Türkiye’de ılık havayı hatta denize girilebilir bir Ekim’i arkamızda bırakıp geldik İngiltere’ye. Birkaç gün kendimize gelemedik. Yol uzun sürdü: Önce Zekeriyaköy’den Atatürk Havalimanı’na gittik, ardından British Airways 3 saate yakın rötar yaptı. Neyse ki eşim sayesinde lounge deneyimi yaşadık ve o 3 saati sorunsuzca atlattık. Heatrow’dan eve gelmek de gecenin bir vaktinde bir saati aştı. Tabii bir indik taksiden eve girmek için hava buz! Öyle böyle değil aynı gün içinde 20 dereceye yakın bir sıcaklık farkı yaşadık.

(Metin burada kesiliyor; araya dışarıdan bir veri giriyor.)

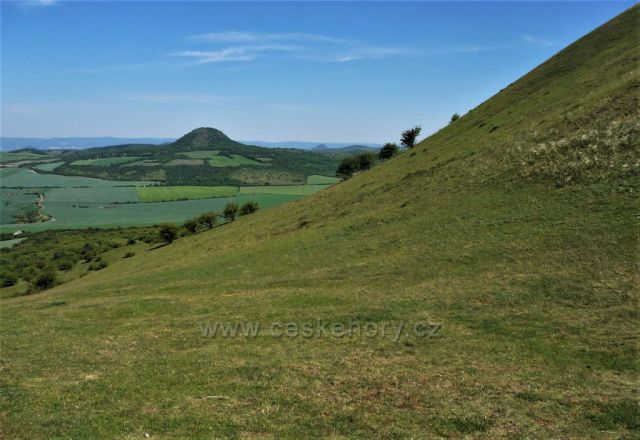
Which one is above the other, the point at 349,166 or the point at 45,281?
the point at 349,166

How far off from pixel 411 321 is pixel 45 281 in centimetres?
8226

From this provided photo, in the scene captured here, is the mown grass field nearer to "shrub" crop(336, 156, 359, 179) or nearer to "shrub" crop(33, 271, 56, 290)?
"shrub" crop(33, 271, 56, 290)

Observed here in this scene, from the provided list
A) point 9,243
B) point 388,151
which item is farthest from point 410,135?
point 9,243

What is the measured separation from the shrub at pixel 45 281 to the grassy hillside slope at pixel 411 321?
150 ft

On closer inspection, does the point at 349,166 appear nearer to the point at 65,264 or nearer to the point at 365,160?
the point at 365,160

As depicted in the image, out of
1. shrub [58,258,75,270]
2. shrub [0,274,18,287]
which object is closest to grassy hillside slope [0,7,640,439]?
shrub [0,274,18,287]

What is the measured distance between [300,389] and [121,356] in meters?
9.90

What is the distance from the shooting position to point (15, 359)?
63.6 ft

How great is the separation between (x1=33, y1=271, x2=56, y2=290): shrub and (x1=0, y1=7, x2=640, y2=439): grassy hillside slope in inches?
1799

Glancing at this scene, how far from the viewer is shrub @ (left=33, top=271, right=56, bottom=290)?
257 ft

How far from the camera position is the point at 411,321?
21.9 m

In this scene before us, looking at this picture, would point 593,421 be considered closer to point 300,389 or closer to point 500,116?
point 300,389

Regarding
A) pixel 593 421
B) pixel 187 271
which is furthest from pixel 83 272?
pixel 593 421

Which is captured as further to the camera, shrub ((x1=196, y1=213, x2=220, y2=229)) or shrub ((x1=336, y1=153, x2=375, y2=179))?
shrub ((x1=336, y1=153, x2=375, y2=179))
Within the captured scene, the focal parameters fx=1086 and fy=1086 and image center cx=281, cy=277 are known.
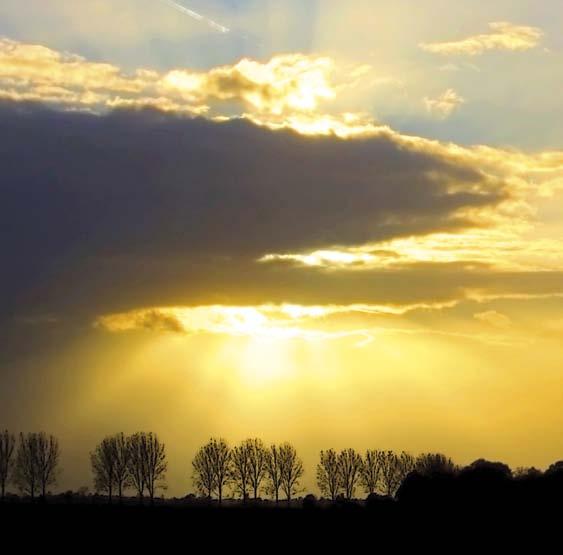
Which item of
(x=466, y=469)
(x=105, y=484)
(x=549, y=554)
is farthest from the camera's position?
(x=105, y=484)

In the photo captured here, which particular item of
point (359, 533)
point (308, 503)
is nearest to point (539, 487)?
point (359, 533)

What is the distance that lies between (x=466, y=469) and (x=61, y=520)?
41946mm

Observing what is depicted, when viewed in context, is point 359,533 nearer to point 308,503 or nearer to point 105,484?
point 308,503

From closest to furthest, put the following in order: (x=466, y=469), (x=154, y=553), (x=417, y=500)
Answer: (x=154, y=553) → (x=417, y=500) → (x=466, y=469)

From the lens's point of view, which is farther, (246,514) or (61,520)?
(246,514)

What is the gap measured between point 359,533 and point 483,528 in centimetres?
1047

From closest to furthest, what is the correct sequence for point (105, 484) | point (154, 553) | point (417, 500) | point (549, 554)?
point (549, 554), point (154, 553), point (417, 500), point (105, 484)

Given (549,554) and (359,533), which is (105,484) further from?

Gelişimiz ardındaki günler, ıslak gri bir Londra’ydı. Valizler ve yıkanıp yerleştirilecekler bir yanda, Alaz ve benim ailelerimizi, kalabalık şen şakrak bir Türkiye gezisini geride bırakmanın buhranı diğer yanda. İkimiz de sürekli homurdandık evde. Sonunda güneş açtı ve yakındaki parkta aldık soluğu. Sonbahar gelmişmiş meğer kış gibi hissedilse de!

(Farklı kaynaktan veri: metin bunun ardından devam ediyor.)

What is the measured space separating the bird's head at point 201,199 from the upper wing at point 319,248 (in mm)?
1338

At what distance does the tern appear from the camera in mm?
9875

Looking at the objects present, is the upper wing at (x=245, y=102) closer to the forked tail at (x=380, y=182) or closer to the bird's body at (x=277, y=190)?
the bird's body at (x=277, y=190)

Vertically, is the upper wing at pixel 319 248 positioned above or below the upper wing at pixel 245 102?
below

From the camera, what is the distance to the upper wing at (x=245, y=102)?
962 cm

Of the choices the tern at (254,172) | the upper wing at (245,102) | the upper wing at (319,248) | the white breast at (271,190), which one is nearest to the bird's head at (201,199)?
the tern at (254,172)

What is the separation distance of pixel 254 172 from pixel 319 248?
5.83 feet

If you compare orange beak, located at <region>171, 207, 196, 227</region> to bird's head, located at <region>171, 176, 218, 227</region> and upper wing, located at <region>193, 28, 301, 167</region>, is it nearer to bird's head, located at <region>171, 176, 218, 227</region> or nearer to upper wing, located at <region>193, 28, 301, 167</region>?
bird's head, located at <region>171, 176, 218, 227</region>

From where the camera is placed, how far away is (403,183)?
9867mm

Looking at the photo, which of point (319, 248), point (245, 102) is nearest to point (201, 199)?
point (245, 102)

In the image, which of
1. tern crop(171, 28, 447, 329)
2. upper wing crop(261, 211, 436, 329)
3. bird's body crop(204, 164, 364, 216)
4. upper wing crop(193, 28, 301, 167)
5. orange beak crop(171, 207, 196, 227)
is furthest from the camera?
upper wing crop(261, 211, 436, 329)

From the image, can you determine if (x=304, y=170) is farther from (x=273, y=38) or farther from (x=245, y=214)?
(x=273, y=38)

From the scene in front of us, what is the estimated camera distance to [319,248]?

Sonbahar güneşi, yapraklar, ağaçlar ve renkleri ve de Alaz’ın yürümeye başlaması güzel bir manzara oluşturdu. Bak bak doyamadım…
2 Yorum Var
o dokulen sari yapraklarin guzelligine alaz'inda onlara bakarkenki sirinligine diyecek yok deniz'cim:) buralara kadar gelmisken keske gorusebilseydik sizi tanimayi cok isterdik umarim bir dahaki sefere 🙂
Evet biz de tanışmayı çok isterdik. İstanbul'da değiliz bu kez anane evindeyiz Burhaniye'de.